Materials and Methods
This retrospective study included patients who underwent transarterial radioembolization for HCC followed by hepatic surgery between January 2011 and December 2019. The resected lesions were determined to have either complete (100%) or incomplete (< 100%) necrosis based on histopathology. Three radiologists independently reviewed the CT or MR images of pre- and post-treatment lesions and assigned categories based on the LI-RADS version 2018 and the TRA, respectively. Diagnostic performances of LI-RADS treatment response (LR-TR) viable and nonviable categories were assessed for each reader, using histopathology from hepatic surgeries as a reference standard.
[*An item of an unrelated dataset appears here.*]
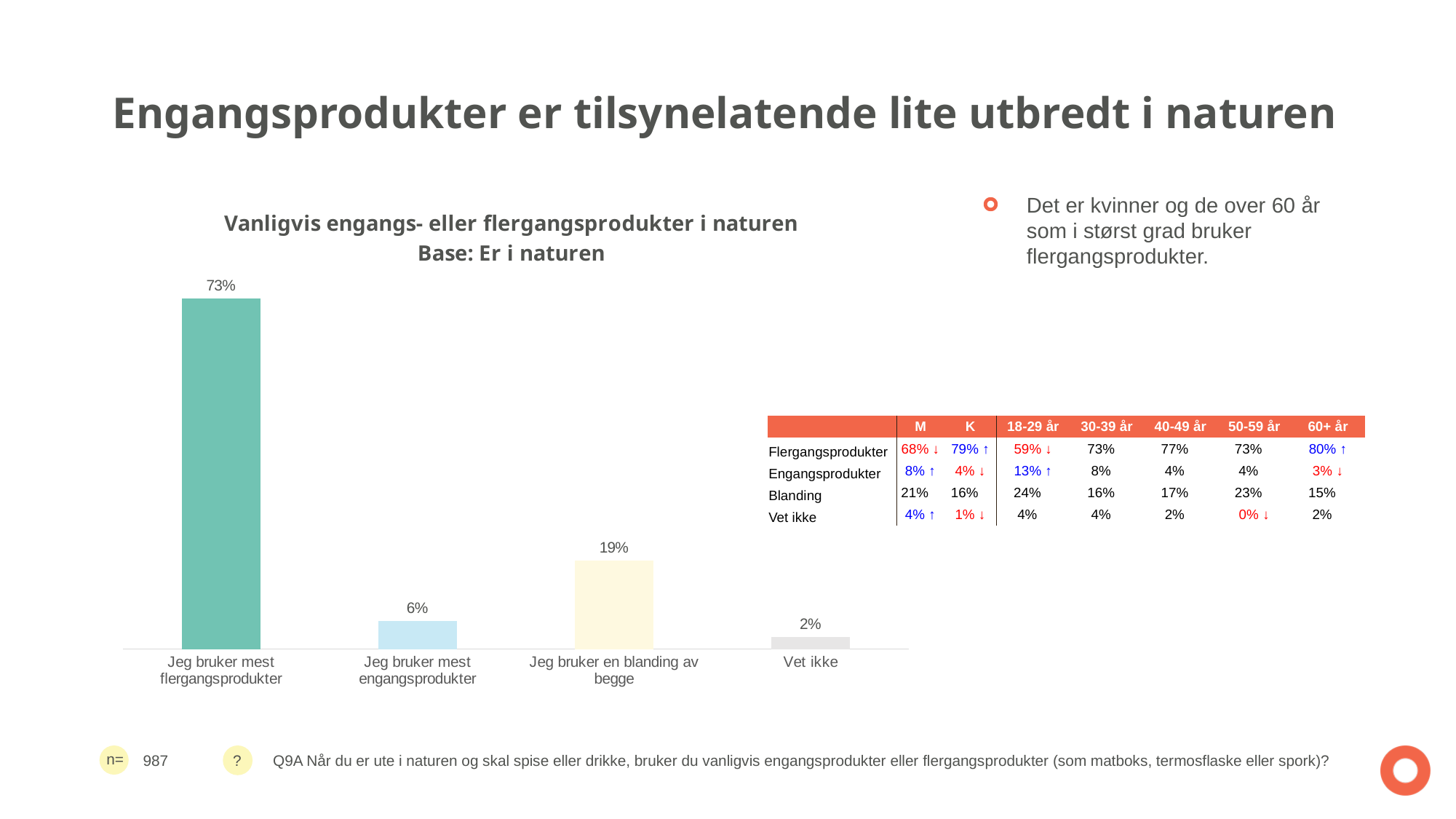
What is the value for "Vet ikke"? 2% What is the value for "Jeg bruker mest flergangsprodukter"? 73% Which category has the highest value? Jeg bruker mest flergangsprodukter How many categories are shown in the chart? 4 What is the title of the chart? Vanligvis engangs- eller flergangsprodukter i naturen Base: Er i naturen What kind of chart is shown on the slide? Bar chart Which is larger: "Jeg bruker mest engangsprodukter" or "Jeg bruker en blanding av begge"? Jeg bruker en blanding av begge What is the difference between "Jeg bruker en blanding av begge" and "Jeg bruker mest engangsprodukter"? 13% What is the value for "Jeg bruker mest engangsprodukter"? 6% Which category has the lowest value? Vet ikke What is the difference between "Jeg bruker mest flergangsprodukter" and "Jeg bruker en blanding av begge"? 54% What is the value for "Jeg bruker en blanding av begge"? 19%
Inter-reader agreements were evaluated using Fleiss κ.
Results
A total of 27 patients (mean age ± standard deviation, 55.9 ± 9.1 years; 24 male) with 34 lesions (15 with complete necrosis and 19 with incomplete necrosis on histopathology) were included. To predict complete necrosis, the LR-TR nonviable category had a sensitivity of 73.3–80.0% and a specificity of 78.9–89.5%. For predicting incomplete necrosis, the LR-TR viable category had a sensitivity of 73.7–79.0% and a specificity of 93.3–100%. Five (14.7%) of 34 treated lesions were categorized as LR-TR equivocal by consensus, with two of the five lesions demonstrating incomplete necrosis. Interreader agreement for the LR-TR category was 0.81 (95% confidence interval: 0.66–0.96).
Conclusion
The LI-RADS version 2018 TRA can be used to predict the histopathologic viability of HCCs treated with transarterial radioembolization.